Editor's Note: Combining his passions for the markets, humor and food, "What's cookin' with Kenny Polcari" is a blog published twice weekly on CNBC.com. With more than 30 years of experience on Wall Street, Polcari provides insight and analysis on the markets, as well as a recipe du jour. Buon appetito!
The saga known as the Federal Open Market Committee meeting begins today and runs through tomorrow. All the speculation for the past five months that this is the meeting that so many assume will be the beginning of the end for quantitative easing—or will it?
Monday's stock market action would indicate otherwise. With the withdrawal of former Treasury Secretary Larry Summers as a candidate for chairman of the Federal Reserve, investors around the world are betting that if President Barack Obama nominates Fed Vice Chair Janet Yellen, her monetary policy will remain more accommodative.
(Read more: Is Yellen a sure thing at Fed? Maybe...maybe not)
After all, stocks spiked on news that Summers is no longer vying to lead the Fed, leading Wall Street to wonder whether this was a "Summers dropout rally" or a "Yellen all in rally"? Was it real buying or the shorts that ran for cover, as they had been betting against this market for a bit?
I would suggest it was both—new money forcing the shorts to pay higher and higher prices. The message: Do not fight the Fed!
All this fawning over Yellen has likely caused her to blush—you know, turning pink, which makes for the perfect dish: pasta and pink sauce (but more on that later).
Stocks continued to rally Tuesday, as the Fed statement will be keenly watched amid expectations of a $10 billion reduction in Treasury purchases, leaving mortgage purchases at current levels to continue to support housing. Uncle Benny is trying to convince the markets that any tapering does not equate to tightening of credit.
Hmmm. That is not the message being heard by the market. Any talk of a reduction in purchases has caused bonds to come under pressure and yields to go higher. This is the dilemma that the Fed now faces. The jump in the long end of the curve has already affected housing and, as we found out last week, is causing thousands of layoffs at Bank of America, Wells Fargo and JPMorgan Chase.
That's exactly the opposite of what the Fed intended. Higher borrowing costs caused new-home sales to plummet by 13 percent in July while mortgage applications continue to fall, forcing some analysts and strategists to cut back on the amount of tapering ($20 billion to $10 billion) that they had anticipated, while others do not expect any move at all.
(Read more: Market sees $15 billion Fed taper soon: CNBC survey)
Last week we learned that retail sales slowed considerably in August, and early forecasts for the Christmas shopping season are already weak. Many expect it to be the worst since 2009, causing retailers to offer deep discounts early in the season, which by all accounts has already begun. Some will say that it is way too early to make such a prediction, but it is not just pie in the sky.

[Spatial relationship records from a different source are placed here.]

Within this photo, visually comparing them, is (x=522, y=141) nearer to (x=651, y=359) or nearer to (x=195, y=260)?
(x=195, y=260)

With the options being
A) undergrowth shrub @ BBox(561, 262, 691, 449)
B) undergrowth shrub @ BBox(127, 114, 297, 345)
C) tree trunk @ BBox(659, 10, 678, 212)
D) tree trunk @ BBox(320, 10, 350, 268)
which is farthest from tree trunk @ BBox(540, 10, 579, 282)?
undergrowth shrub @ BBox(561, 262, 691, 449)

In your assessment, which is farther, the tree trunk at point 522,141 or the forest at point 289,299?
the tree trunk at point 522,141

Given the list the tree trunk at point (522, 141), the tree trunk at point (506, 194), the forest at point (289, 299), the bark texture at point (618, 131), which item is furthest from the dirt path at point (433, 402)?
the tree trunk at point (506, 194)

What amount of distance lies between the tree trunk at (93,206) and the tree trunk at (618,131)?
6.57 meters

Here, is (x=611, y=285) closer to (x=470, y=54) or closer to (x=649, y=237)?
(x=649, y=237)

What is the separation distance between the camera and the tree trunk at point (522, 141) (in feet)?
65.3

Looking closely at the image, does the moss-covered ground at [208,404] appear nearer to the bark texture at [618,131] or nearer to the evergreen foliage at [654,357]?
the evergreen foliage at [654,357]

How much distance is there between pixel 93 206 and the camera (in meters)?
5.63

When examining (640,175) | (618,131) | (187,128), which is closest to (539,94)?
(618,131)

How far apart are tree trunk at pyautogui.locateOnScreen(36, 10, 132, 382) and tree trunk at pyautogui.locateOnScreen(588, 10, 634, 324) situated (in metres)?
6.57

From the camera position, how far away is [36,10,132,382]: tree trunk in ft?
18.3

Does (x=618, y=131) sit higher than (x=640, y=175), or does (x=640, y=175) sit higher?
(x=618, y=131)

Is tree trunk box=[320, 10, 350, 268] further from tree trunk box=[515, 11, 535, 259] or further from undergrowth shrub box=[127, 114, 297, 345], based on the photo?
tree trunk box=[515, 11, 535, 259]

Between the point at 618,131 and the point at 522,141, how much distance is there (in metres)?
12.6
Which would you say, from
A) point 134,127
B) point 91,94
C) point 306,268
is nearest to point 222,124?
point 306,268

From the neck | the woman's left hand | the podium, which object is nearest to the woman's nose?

Just consider the weak retail sales report last week, anemic back-to-school results, Walmart Stores and Macy's warning on forward guidance, KMart already promoting its layaway service and Toys "R" Us offering 20 percent off to shoppers who visit (and buy) before Sept. 21.
The kicker—those Jos. A. Bank commercials that advertise a promotion something along the lines of buy one suit, get four free. So do they count it as one sale, or five sales for reporting purposes? I'm just sayin' ...
The euphoria from Monday's market has faded a bit. Global markets giving back some of the gains as investors realize that the picture remains cloudy while they await news from the Fed. Expectations around the world are for a reduction in purchases. I still don't see how they will justify it based on the metrics outlined by Bernanke that are nowhere near being met, but if they talk about it enough, the hope is that markets will get used to the idea.
The concern will be how he positions it. Will he leave the door open to 'turn the spigot' on again in the event of a substantial slowing? If he does, would it undermine the Fed's credibility? Will it send the message to investors that "it ain't all coming up roses?"
(Read more: 'Out of control' Fed should be abolished: McNealy)
As much as the market moved higher over the past two weeks, you can feel the edge of nervousness—and yet no one wants to be the first one out the door. The Dow and S&P are now testing resistance at the all-time highs, but they also have become a bit overextended relative to their 200-day moving average and with a debt ceiling confrontation and Fed action on the horizon.
A correction back to 1,625 not only would be healthy but would set us up for the next move higher as investors adjust their long-term outlook. And a Yellen appointment will only serve to give investors the comfort level they need.